Audio By Carbonatix
Polling, long viewed as a neutral tool for measuring public sentiment, is increasingly being used to shape rather than reflect opinion, according to the Board Chair of GIPC and former Minister of State Akwasi Opong-Fosu.
According to Mr Opong-Fosu, modern polling often operates with subtle layers of influence that go beyond neutral data collection. He argues the concept of “manufactured consent,” first popularised by Noam Chomsky, has taken on fresh relevance in Ghana.
“Polling, ideally, should serve as a mirror of society. But when it becomes a tool for narrative construction, it transforms from a mirror into a mould,” he stated.
Ghana’s experience with polling dates back to the return of multi-party democracy in 1992. Since then, surveys by local and international firms have become central to election campaigns and governance. In the 1992 and 1996 elections, early polls helped legitimise the new democratic order. By 2000, polling played a visible role in the dramatic transition that ended 19 years of NDC rule.

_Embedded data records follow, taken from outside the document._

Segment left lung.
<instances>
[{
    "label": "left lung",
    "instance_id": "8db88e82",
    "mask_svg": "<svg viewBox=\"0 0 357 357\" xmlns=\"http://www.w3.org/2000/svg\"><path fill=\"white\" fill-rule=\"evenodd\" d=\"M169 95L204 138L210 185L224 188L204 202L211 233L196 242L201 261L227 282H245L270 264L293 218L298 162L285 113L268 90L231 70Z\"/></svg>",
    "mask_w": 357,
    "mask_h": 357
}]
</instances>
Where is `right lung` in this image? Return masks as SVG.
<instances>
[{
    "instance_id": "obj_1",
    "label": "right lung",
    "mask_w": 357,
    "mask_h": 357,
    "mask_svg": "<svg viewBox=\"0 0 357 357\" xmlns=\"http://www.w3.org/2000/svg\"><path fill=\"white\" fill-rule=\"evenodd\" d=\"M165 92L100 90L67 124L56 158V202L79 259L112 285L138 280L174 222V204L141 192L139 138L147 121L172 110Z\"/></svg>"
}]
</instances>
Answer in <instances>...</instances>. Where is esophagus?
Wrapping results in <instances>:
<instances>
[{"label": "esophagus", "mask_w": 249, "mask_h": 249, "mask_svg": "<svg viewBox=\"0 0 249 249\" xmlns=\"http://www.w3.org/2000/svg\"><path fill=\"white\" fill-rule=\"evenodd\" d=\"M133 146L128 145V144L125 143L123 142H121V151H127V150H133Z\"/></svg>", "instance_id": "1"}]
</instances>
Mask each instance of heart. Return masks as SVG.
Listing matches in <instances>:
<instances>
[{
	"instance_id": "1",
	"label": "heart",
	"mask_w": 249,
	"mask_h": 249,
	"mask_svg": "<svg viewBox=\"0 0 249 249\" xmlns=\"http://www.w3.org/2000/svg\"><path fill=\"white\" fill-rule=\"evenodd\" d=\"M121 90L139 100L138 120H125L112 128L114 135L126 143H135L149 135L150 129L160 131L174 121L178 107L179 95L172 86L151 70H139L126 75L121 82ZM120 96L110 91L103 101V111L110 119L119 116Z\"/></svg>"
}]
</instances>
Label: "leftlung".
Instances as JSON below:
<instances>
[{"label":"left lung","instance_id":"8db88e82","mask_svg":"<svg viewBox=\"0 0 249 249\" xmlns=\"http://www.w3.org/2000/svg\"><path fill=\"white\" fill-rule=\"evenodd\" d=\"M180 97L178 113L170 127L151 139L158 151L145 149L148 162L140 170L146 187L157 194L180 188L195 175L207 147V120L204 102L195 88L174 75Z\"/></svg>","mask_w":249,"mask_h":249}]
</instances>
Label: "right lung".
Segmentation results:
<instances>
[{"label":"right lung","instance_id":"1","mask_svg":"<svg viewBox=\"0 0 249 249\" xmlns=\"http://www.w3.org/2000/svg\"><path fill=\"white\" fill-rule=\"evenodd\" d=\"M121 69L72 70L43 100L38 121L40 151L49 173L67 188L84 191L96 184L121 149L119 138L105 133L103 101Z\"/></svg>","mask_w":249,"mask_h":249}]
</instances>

In subsequent cycles, particularly the tightly contested 2008, 2012, 2016, 2020 and 2024 elections, polling organisations frequently dominated headlines, sometimes predicting outcomes with remarkable accuracy, at other times drawing sharp accusations of bias and manipulation.
Mr Opong-Fosu posits that the design of recent polling questions, their wording, and the order in which they are asked can significantly steer responses. A positively framed question, such as “Do you support economic reforms to improve national growth?” will often produce different results from a negatively framed one: “Do you support reforms that may increase taxes and cost of living?” Even when both refer to the same policy, the framing influences the outcome.
This “subtle art of influence,” according to Mr Oppong-Fosu, works through suggestion rather than coercion. Respondents believe they are giving independent opinions, yet those opinions are often guided by how the questions are constructed.
One of the most damaging consequences, Mr Opong-Fosu warned, is the erosion of public trust, a problem with deep roots in Ghana’s political history. After decades of military rule and state-controlled information before 1992, many citizens already approached official pronouncements with skepticism. When polls are perceived as tools for narrative control, that distrust spreads from polling firms to government institutions, media houses and think tanks.
“The more people distrust the system, the less they engage with it. And the less they engage, the easier it becomes to shape narratives without resistance,” he noted.
Distorted polling, he added, can also mislead policy direction. Policymakers who treat flawed data as the authentic “voice of the people” risk making decisions based on manufactured rather than genuine sentiment.
Mr Opong-Fosu has further cautioned that such practices deepen societal divisions, creating artificial majorities, reinforcing “us versus them” narratives, and reducing space for genuine dialogue, a pattern observed in several recent election cycles.
He stressed that manufactured consent operates quietly through repetition and the authority of numbers.
“A narrative repeated often enough begins to feel like truth,” he wrote.
Mr Opong-Fosu, however, does not advocate abandoning polling, which he acknowledges remains essential to democracy. Instead, he is calling for greater transparency in methodology, scrutiny of question framing, and full disclosure of who commissions and funds surveys.
“Ultimately, a well-informed citizenry is the strongest defence against manufactured consent,” he concluded.
“When people begin to ask the right questions, the power to shape narratives shifts from institutions back to the public.”